PROBLEM DESCRIPTION – Rewrite the records from the line with "What is the measured" to the line with "18.5 meters" as a Markdown table with columns Row and Text, one numbered row per line. Skip blank lines and leave the pictures out.

MATERIAL –
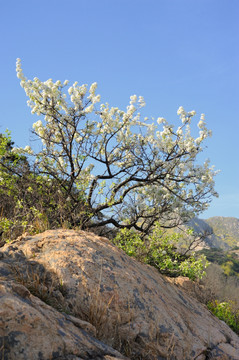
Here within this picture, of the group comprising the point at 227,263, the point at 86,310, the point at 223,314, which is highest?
the point at 86,310

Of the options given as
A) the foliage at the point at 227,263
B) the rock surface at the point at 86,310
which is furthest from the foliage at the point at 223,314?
the foliage at the point at 227,263

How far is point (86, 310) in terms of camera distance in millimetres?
4547

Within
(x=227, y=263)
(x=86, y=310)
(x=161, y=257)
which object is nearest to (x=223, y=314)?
(x=161, y=257)

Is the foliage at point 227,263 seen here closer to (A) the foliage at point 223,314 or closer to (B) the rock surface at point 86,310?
(A) the foliage at point 223,314

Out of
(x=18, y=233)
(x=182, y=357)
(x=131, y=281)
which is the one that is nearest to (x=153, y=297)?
(x=131, y=281)

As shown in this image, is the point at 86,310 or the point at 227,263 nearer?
the point at 86,310

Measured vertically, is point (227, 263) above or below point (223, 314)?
above

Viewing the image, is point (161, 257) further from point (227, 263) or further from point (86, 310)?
point (227, 263)

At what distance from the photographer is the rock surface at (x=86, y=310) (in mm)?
3086

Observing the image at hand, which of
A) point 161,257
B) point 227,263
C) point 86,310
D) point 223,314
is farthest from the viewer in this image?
point 227,263

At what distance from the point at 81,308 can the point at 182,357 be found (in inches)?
71.6

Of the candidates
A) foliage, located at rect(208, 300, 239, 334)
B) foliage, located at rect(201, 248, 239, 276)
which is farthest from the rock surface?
foliage, located at rect(201, 248, 239, 276)

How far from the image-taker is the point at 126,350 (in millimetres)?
4387

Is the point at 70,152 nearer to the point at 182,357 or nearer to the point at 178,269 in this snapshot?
the point at 178,269
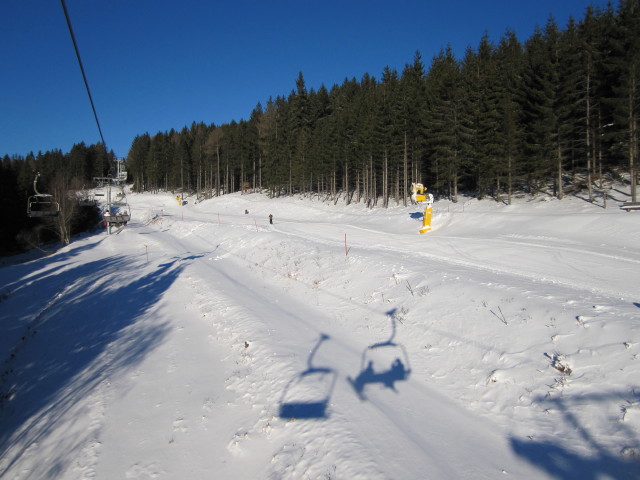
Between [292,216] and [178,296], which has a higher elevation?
[292,216]

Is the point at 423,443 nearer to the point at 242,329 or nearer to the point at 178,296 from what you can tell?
the point at 242,329

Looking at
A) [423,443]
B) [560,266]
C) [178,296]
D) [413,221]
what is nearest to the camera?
[423,443]

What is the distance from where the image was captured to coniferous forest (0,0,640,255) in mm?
27469

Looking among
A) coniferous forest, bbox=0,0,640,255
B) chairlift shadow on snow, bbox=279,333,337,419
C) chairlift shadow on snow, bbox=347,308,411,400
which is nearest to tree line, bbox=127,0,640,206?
coniferous forest, bbox=0,0,640,255

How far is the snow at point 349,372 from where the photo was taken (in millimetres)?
4770

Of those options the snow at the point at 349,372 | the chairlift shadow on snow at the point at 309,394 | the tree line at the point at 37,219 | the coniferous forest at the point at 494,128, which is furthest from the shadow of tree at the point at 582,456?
the tree line at the point at 37,219

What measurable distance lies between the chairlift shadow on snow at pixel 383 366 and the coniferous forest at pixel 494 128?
37.0ft

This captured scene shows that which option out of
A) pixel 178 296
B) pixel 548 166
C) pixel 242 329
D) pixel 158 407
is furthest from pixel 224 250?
pixel 548 166

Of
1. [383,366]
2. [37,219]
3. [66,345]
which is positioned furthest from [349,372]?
[37,219]

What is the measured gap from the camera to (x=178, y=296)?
14.1 meters

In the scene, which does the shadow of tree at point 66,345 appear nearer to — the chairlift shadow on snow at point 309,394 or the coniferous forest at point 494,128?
the chairlift shadow on snow at point 309,394

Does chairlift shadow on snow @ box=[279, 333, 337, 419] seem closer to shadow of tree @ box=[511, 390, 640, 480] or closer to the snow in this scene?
the snow

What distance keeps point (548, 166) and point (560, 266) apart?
2194 cm

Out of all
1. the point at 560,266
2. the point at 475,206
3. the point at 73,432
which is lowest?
the point at 73,432
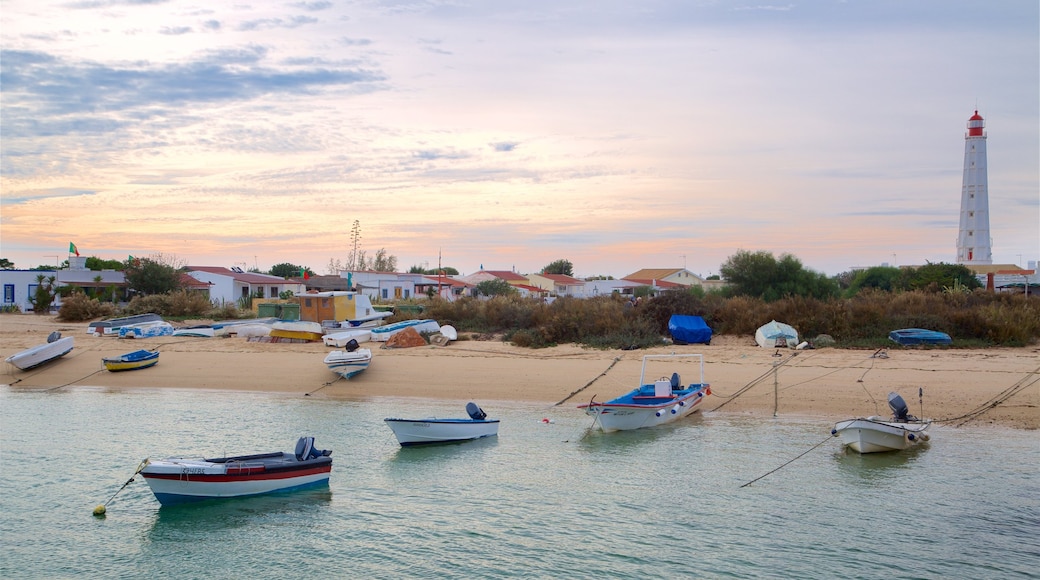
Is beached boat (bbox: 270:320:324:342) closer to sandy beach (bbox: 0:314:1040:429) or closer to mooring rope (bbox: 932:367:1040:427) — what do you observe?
sandy beach (bbox: 0:314:1040:429)

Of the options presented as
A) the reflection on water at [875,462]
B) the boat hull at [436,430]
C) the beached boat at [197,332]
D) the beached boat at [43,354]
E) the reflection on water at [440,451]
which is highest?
the beached boat at [197,332]

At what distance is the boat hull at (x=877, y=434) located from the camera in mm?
17719

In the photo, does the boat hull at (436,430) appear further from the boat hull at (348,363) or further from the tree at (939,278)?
the tree at (939,278)

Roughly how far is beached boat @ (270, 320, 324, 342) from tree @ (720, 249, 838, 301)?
914 inches

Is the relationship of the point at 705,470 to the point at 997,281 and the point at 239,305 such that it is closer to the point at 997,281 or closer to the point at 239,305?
the point at 239,305

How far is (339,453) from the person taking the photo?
18.5 meters

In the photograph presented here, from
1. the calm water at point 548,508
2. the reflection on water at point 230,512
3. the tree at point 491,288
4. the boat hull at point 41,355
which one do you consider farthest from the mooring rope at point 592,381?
the tree at point 491,288

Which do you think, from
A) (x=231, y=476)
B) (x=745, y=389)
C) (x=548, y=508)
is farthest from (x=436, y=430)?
(x=745, y=389)

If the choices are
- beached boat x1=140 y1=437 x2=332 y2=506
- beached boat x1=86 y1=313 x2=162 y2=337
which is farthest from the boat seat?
beached boat x1=86 y1=313 x2=162 y2=337

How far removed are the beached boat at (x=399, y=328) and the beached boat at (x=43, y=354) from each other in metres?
11.7

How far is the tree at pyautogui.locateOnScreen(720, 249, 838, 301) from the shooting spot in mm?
44250

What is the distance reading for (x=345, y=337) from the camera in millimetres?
31812

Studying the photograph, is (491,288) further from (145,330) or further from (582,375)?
(582,375)

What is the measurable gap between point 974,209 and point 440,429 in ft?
213
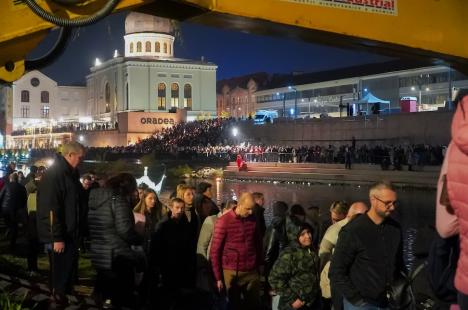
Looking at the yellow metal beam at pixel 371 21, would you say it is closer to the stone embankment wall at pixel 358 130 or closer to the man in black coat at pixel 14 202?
the man in black coat at pixel 14 202

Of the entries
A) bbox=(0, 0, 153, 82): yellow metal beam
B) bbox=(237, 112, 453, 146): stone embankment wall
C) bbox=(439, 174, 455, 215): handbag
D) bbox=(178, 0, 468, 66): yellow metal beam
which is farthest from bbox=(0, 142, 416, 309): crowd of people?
bbox=(237, 112, 453, 146): stone embankment wall

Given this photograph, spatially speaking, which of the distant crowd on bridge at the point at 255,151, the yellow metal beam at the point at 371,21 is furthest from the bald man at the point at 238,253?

TASK ANSWER –
| Row | Text |
|---|---|
| 1 | What is the measured gap from the camera to (x=178, y=296)? |
| 2 | 14.1 meters |
| 3 | In the scene, which does the shadow of tree at point 66,345 appear nearer to — the chairlift shadow on snow at point 309,394 or the coniferous forest at point 494,128? |
| 4 | the chairlift shadow on snow at point 309,394 |
| 5 | Does chairlift shadow on snow @ box=[279, 333, 337, 419] seem closer to shadow of tree @ box=[511, 390, 640, 480] or closer to the snow in this scene? |
| 6 | the snow |
| 7 | What distance keeps point (548, 166) and point (560, 266) apart? |
| 8 | 2194 cm |
| 9 | Out of all |
| 10 | 1. the point at 560,266 |
| 11 | 2. the point at 475,206 |
| 12 | 3. the point at 73,432 |
| 13 | which is lowest? |
| 14 | the point at 73,432 |
| 15 | Is beached boat (bbox: 270:320:324:342) closer to sandy beach (bbox: 0:314:1040:429) or closer to mooring rope (bbox: 932:367:1040:427) — what do you observe? |
| 16 | sandy beach (bbox: 0:314:1040:429) |
| 17 | Of the options presented as |
| 18 | A) the reflection on water at [875,462] |
| 19 | B) the boat hull at [436,430] |
| 20 | C) the beached boat at [197,332] |
| 21 | D) the beached boat at [43,354] |
| 22 | E) the reflection on water at [440,451] |
| 23 | which is highest? |
| 24 | the beached boat at [197,332] |
| 25 | At what distance is the boat hull at (x=877, y=434) located from the camera in mm? |
| 26 | 17719 |
| 27 | In the photo, does the boat hull at (436,430) appear further from the boat hull at (348,363) or further from the tree at (939,278)? |
| 28 | the tree at (939,278) |
| 29 | Roughly how far is beached boat @ (270, 320, 324, 342) from tree @ (720, 249, 838, 301)? |
| 30 | 914 inches |
| 31 | Is the relationship of the point at 705,470 to the point at 997,281 and the point at 239,305 such that it is closer to the point at 997,281 or closer to the point at 239,305? |
| 32 | the point at 239,305 |
| 33 | How far is (339,453) from the person taking the photo? |
| 34 | 18.5 meters |